Don’t get me wrong. There have been wins. A lot has changed in three years. I’m in a better place mentally, physically, and spiritually. My marriage is strong. My job is great, especially with the promotion and working from home. Ignoring the ifs, ands, and buts, I am happy and unequivocally grateful. The way I look at it, I’m like a car in repair after an accident. The dents, broken parts, and mechanical problems are repaired. The primer is on and dry. Now all I need a shiny new royal purple coat of paint and the requested upgrades installed. Right now, I’m completely drivable and reliable, but not fancy.
Maybe the moral here is to celebrate your wins. All of them. Big or microscopic. There’s no big “Ta-Dee!” after a job well done. There won’t be trumpets to tell you you’ve reached the end. Life will continue to throw shit and gold at you. And it will always seem like you are being derailed, slowed down, or misled. You aren’t. Not if you listen to your intuition. Because if you are listening, everything is in divine timing. So, celebrate where you are so that you can prepare for where you are going.
Small wins aren’t glamorous.
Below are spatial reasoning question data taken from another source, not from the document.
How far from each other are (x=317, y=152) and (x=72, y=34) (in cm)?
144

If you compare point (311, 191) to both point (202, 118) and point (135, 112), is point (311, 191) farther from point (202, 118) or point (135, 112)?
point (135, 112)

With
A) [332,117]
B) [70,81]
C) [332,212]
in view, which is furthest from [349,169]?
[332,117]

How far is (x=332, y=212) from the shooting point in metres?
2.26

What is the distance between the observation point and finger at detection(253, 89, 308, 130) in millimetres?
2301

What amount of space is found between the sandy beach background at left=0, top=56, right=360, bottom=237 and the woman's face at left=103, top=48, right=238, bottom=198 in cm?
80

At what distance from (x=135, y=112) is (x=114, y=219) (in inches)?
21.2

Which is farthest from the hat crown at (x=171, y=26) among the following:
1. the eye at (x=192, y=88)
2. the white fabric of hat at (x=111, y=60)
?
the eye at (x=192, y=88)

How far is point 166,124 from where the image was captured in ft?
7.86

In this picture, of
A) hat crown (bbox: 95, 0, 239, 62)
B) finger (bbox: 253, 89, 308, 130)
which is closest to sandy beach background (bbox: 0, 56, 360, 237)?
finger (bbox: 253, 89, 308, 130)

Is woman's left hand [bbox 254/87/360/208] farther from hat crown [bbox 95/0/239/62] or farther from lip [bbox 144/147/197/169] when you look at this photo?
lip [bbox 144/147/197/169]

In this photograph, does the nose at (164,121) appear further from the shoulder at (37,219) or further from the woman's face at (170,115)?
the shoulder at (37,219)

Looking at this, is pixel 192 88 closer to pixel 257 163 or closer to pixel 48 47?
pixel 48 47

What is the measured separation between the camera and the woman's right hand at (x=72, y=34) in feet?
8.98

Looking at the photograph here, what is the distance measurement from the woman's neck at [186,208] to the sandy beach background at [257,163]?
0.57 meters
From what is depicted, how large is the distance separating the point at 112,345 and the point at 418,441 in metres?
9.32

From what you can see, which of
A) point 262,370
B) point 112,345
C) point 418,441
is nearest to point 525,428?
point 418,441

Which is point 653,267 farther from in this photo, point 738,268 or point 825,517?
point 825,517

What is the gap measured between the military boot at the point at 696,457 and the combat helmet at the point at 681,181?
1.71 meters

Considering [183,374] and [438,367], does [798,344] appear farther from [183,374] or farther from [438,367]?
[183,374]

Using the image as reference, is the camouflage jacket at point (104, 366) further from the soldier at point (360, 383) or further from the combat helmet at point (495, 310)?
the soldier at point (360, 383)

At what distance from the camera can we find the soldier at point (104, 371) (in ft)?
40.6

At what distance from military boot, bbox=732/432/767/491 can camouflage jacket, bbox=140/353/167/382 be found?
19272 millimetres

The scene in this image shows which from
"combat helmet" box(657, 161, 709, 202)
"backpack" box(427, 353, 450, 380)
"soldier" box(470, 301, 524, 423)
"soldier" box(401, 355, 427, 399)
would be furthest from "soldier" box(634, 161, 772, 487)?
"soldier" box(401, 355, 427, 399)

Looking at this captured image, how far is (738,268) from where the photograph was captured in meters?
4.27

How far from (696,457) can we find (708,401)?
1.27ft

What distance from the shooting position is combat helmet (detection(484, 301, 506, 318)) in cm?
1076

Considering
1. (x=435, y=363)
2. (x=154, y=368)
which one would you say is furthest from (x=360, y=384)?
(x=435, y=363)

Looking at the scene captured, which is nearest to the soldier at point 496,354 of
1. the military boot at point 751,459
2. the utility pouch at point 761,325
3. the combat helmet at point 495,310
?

They aren’t something to write home about. But let me reframe it. When you were a baby, someone celebrated every single milestone, from hearing your heartbeat during that first sonogram to your graduations. Hell, parents like me would even congratulate you for falling and getting right back up without a (fake) fuss. Parent yourself. Congratulate every win, big or small. If I can’t convince you, remember this. Snoop Dogg thanked himself during his Hollywood star speech. He thanked himself! And you know what? He is exactly right.
Life is a voyage. Keep going. The journey continues!